_Extracted material_

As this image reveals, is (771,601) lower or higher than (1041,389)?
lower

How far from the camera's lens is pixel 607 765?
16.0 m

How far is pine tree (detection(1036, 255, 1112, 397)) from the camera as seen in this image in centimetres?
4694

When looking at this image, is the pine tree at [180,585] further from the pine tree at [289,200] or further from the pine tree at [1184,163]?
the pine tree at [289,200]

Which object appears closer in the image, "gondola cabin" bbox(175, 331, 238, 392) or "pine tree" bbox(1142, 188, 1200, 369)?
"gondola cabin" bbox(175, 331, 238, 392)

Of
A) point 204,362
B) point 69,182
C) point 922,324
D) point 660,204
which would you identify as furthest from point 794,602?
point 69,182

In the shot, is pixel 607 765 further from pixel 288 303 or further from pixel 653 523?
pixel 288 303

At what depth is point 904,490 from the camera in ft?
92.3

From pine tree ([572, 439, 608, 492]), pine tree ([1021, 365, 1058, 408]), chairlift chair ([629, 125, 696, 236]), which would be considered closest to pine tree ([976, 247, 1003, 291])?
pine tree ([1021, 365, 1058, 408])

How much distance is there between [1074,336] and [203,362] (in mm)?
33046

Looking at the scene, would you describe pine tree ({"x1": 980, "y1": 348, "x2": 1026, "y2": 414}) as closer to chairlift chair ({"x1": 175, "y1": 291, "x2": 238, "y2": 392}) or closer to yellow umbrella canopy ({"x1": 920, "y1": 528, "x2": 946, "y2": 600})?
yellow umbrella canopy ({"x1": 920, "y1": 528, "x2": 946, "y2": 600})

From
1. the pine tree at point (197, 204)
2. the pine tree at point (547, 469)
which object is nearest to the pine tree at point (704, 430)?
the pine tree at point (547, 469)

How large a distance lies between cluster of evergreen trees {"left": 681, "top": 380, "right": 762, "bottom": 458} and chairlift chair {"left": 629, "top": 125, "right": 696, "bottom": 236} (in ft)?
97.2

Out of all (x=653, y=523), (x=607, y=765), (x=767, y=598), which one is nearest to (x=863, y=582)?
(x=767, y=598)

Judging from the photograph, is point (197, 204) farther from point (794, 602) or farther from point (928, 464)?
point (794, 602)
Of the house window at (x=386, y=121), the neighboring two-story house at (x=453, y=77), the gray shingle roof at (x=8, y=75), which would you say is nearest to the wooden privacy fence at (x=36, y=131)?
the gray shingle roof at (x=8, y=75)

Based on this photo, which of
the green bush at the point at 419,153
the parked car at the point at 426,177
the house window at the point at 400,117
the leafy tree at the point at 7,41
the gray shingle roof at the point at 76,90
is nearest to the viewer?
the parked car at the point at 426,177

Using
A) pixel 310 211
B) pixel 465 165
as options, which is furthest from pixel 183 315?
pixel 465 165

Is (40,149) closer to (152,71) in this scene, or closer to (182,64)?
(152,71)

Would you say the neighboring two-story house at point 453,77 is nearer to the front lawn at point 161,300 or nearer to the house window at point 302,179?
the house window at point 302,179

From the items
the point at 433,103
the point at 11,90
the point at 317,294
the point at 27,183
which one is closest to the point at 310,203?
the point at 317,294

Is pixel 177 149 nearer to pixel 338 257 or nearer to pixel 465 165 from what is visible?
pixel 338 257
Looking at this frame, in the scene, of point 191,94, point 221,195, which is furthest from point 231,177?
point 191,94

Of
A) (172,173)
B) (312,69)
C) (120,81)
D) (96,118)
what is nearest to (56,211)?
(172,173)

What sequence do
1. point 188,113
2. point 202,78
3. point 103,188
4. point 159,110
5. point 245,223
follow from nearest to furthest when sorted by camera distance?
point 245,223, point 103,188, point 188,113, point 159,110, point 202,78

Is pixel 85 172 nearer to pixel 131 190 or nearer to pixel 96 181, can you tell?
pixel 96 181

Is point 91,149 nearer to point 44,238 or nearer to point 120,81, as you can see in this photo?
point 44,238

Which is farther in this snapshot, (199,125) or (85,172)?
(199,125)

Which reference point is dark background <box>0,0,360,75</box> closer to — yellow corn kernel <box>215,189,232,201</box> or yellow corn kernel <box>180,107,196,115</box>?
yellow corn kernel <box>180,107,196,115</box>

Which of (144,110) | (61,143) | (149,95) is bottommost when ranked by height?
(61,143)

_Problem description_
Copy the records word for word, starting at the line with "Which reference point" and continuing through the last line of the records.

_The response_
Which reference point is dark background <box>0,0,360,75</box> closer to — yellow corn kernel <box>215,189,232,201</box> or yellow corn kernel <box>180,107,196,115</box>?
yellow corn kernel <box>180,107,196,115</box>

Which of (144,110) | (61,143) | (149,95) is bottommost when ranked by height?
(61,143)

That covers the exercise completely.